Osservatorio delle libertà ed istituzioni religiose

Olir

Osservatorio delle Libertà ed Istituzioni Religiose

Sentenza 09 febbraio 2007, n.113

Con l’entrata in vigore del nuovo Testo Unico sull’espropriazione,
l’avvio del procedimento finalizzato all’approvazione del progetto
definitivo dell’opera pubblica e all’adozione della conseguente
dichiarazione di pubblica utilità deve essere comunicato al
proprietario delle aree interessate, come prescritto dall’art. 16
comma 4, D.P.R. n. 327 del 2001; ai sensi dell’art. 17, comma 2,
D.P.R. n. 327 del 2001 l’ente locale, a mezzo raccomandata con avviso
di ricevimento, deve poi rendere edotto l’interessato della data in
cui è divenuto efficace il provvedimento che ha approvato il progetto
definitivo dell’opera pubblica e della facoltà di prendere visione
dei relativi atti. Si tratta di adempimenti distinti e separati, che
assolvono ad esigenze teleologicamente diverse. La comunicazione,
effettuata ai sensi dell’art. 17 decreto citato, non assorbe dunque
anche quella di cui al precedente art. 16. Le due formalità non sono
affatto equipollenti e nell’ambito del procedimento espropriativo,
in ragione delle (costituzionalmente rilevanti) situazioni giuridiche
intercettate, le forme diventano sostanza. L’avviso di cui all’art. 16
comma 4, D.P.R. n. 327 del 2001 realizza, infatti, una garanzia
partecipativa non meramente formale rappresentando un necessario
passaggio cognitivo-dialettico funzionale sia per la parte, che può
opporre fatti e/o circostanze non considerati, sia per
l’amministrazione che quelle osservazioni deve esaminare e valutare
prima di approvare il progetto definitivo dell’opera; per cui, da tale
omissione procedurale discende l’illegittimità degli atti approvativi
del progetto e della dichiarazione di pubblica utilità ed in via
derivata di quello occupativo ed espropriativo.

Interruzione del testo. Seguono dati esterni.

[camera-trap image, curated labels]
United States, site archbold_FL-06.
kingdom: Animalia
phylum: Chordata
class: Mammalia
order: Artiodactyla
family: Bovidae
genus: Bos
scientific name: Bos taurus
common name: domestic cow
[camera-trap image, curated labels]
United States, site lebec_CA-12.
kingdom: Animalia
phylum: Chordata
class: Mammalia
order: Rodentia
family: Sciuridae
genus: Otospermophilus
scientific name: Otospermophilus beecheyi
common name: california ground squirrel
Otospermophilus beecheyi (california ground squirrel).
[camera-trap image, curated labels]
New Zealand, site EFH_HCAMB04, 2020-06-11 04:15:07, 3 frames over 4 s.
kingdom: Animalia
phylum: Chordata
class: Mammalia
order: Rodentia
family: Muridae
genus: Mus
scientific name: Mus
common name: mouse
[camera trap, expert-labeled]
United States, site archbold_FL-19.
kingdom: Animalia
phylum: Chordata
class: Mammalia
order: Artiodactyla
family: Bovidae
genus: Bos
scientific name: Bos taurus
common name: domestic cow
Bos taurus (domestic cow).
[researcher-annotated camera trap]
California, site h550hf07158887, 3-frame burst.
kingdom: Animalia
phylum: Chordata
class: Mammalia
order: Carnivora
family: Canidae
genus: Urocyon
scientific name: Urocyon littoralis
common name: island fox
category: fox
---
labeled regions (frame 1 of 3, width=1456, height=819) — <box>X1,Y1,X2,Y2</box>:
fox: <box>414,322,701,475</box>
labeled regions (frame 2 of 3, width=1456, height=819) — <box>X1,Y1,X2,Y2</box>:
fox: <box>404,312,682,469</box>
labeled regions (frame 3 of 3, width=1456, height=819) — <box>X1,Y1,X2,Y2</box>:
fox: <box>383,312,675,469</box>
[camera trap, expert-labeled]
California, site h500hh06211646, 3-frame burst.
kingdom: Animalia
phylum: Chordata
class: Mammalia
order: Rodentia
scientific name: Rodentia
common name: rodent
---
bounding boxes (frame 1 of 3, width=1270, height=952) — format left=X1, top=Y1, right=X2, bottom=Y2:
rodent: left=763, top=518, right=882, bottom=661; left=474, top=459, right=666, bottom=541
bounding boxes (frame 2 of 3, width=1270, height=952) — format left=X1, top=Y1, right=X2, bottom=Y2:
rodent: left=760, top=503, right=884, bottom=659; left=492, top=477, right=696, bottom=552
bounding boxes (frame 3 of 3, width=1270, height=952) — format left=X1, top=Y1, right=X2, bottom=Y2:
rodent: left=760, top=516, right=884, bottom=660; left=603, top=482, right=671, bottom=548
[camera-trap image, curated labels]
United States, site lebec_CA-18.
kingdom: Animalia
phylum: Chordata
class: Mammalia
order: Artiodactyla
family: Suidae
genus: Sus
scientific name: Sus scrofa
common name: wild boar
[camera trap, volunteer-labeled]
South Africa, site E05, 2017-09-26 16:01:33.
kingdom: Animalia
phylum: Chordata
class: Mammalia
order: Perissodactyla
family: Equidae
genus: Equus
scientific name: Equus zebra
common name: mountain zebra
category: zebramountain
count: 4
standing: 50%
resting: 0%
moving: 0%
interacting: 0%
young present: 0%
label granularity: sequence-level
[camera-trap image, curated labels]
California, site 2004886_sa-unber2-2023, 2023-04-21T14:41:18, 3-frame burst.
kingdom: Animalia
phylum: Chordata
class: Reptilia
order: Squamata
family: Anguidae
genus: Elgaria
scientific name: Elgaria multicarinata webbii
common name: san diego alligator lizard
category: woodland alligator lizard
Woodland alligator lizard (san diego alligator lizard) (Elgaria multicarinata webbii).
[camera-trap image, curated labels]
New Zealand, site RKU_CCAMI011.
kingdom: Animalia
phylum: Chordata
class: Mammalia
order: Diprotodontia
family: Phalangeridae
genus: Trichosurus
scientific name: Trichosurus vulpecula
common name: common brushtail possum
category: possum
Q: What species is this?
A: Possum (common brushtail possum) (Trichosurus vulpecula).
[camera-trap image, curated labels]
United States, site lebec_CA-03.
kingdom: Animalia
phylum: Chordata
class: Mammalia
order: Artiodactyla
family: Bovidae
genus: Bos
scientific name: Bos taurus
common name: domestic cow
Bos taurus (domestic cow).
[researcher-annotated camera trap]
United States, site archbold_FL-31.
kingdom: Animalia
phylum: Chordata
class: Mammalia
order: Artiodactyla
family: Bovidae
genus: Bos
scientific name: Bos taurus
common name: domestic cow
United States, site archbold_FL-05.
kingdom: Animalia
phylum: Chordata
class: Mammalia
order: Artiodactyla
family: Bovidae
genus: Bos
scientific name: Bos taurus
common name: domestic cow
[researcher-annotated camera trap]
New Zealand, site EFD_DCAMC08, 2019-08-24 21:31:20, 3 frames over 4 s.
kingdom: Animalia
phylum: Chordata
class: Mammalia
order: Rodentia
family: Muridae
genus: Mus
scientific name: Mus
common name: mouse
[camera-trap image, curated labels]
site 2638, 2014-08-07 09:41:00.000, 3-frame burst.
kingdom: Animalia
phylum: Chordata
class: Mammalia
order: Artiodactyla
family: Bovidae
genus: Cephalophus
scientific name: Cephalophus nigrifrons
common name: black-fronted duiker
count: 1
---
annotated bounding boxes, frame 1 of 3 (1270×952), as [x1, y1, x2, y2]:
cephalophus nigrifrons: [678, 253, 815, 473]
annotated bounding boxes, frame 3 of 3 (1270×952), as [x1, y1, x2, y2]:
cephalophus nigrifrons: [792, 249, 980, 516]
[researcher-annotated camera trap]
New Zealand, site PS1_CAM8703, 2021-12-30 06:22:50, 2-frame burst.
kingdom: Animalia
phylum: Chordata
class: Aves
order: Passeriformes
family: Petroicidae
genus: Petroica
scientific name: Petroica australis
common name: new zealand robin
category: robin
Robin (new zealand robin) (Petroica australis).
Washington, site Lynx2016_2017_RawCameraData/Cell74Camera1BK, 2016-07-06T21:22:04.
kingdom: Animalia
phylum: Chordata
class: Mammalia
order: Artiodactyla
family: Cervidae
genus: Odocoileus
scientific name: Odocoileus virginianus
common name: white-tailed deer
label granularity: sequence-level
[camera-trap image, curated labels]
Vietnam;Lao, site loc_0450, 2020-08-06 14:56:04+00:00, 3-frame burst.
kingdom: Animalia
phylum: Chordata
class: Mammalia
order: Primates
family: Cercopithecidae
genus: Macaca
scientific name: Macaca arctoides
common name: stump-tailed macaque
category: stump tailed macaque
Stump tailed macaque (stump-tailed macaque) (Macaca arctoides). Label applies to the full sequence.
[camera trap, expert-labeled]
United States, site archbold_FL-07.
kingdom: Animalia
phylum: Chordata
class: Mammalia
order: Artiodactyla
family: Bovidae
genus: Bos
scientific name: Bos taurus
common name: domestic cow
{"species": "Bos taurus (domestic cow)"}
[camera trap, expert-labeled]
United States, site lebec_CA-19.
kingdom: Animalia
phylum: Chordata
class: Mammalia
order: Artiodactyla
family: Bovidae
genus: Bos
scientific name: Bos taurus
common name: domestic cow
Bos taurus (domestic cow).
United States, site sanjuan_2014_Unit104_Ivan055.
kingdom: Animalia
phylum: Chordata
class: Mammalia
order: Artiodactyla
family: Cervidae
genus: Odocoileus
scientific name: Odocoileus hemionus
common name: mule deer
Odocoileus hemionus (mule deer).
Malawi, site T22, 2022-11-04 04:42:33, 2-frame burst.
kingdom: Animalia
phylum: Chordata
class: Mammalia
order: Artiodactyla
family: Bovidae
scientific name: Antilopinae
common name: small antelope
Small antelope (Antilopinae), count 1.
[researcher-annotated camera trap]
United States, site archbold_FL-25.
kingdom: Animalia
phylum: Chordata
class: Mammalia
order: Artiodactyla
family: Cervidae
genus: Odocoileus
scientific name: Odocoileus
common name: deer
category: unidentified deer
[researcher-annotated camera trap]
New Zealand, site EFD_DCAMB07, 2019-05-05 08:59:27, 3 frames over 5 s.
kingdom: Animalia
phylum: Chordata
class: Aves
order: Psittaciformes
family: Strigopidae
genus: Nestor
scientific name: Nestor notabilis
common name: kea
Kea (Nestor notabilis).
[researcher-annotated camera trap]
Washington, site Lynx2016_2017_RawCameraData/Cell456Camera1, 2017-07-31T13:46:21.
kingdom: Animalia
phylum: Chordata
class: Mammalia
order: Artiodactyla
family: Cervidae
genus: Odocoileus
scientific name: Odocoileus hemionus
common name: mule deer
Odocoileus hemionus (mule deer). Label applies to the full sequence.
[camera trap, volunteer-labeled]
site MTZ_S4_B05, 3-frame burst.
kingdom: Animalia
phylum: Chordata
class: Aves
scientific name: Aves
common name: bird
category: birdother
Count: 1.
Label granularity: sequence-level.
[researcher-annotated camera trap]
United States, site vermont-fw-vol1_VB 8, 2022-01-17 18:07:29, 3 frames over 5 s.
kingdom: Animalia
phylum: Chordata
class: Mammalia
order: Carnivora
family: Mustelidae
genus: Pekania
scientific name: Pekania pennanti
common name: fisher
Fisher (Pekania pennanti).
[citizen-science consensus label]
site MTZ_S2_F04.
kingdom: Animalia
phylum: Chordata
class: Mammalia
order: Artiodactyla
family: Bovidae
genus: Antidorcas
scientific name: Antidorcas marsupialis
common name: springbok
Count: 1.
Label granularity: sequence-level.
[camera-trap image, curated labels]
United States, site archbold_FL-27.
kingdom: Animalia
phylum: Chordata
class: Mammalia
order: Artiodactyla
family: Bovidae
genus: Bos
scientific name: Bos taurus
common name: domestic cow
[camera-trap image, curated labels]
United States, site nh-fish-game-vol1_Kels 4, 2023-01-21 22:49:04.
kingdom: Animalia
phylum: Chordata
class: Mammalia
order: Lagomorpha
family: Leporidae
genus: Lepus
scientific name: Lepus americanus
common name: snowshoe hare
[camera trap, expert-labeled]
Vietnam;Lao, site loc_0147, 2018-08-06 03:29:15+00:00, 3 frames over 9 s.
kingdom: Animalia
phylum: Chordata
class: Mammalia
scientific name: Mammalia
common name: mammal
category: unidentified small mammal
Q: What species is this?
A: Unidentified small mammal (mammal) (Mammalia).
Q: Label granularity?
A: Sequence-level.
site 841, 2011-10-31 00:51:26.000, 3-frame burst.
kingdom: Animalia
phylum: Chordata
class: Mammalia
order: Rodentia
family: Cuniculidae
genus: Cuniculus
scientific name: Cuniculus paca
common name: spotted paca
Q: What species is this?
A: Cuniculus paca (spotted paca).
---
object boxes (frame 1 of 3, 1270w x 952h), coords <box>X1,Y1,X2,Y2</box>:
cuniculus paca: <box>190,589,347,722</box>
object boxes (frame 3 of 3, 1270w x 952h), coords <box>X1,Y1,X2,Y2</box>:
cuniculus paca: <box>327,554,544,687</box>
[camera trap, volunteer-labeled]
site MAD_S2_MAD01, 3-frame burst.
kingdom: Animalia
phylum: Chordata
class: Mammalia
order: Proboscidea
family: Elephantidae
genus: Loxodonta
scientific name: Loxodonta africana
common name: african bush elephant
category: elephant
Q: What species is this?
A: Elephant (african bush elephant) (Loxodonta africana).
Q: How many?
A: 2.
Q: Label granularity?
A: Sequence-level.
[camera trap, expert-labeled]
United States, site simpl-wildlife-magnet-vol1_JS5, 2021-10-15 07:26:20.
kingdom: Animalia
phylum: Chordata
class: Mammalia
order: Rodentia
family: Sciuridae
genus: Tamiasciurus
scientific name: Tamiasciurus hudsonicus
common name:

Sentenza 10 maggio 2005, n.2234

L’art. 5, comma 1, dell’Accordo che apporta modificazioni al
Concordato Lateranense dell’11 febbraio 1929, firmato il 18 febbraio
1984 e ratificato con la L. 25 marzo 1985 n. 121, stabilisce che
“gli edifici aperti al culto non possono essere requisiti, occupati,
espropriati o demoliti se non per gravi ragioni e previo accordo con
la competente autorità eccesiastica”. Pertanto, posto che la
qualificazione dei beni finalizzati nel senso voluto dalla norma
assume rilevanza nell’ordinamento statale poichè introduce una
disciplina derogatoria speciale, essendo la deputatio ad cultum un
atto proprio dell’Autorità ecclesiastica, la verifica della
sussistenza di tale presupposto deve essere condotta alla luce del
Codice di Diritto Canonico. In particolare, il canone 1208 stabilisce,
al riguardo, che “della compiuta dedicazione o benedizione della
Chiesa si rediga un documento e se ne conservi una copia nella Curia
diocesana ed un’altra nell’archivio della Chiesa”. Ed il canone
1215 precisa ancora che “non si costruisca alcuna Chiesa senza il
consenso scritto del Vescovo Diocesano”. In mancanza di tale
documento che non ammette equipollenti, da redigere contestualmente
alla dedicatio o benedictio e conservare nei modi indicati, come
previsto e richiesto dal canone n. 1208, non può dunque ritenersi
integrato il presupposto richiesto per l’applicazione della
particolare disciplina in esame.

Sentenza 10 marzo 2004, n.133

La destinazione all’esercizio pubblico del culto cattolico assume
rilevanza per l’ordinamento giuridico statuale, al fine di
assicurare il particolare regime giuridico di cui godono gli edifici
di culto; per accertare detta destinazione il nostro ordinamento
rinvia espressamente al diritto canonico. Al riguardo è necessario in
particolare un atto, proprio dell’Autorità ecclesiastica,
costitutivo della destinazione al culto pubblico, il quale risulta
produttivo di effetti anche sul diritto statuale e non viceversa. La
prova della cessazione della destinazione all’esercizio pubblico del
culto cattolico degli edifici in questione non può pertanto essere
raggiunta, secondo la previsione dell’art. 831 c.c., che “in
conformità alle norme che li riguardano” e cioè le previsioni del
diritto canonico. (Nel caso di specie, la Parrocchia ricorrente non
produceva in giudizio copia dell’atto scritto – previsto nelle varie
ipotesi dai canoni 1208, 1215 e 1223 – recante la deputatio ad cultum
pubblicum deglli immobili de quibus).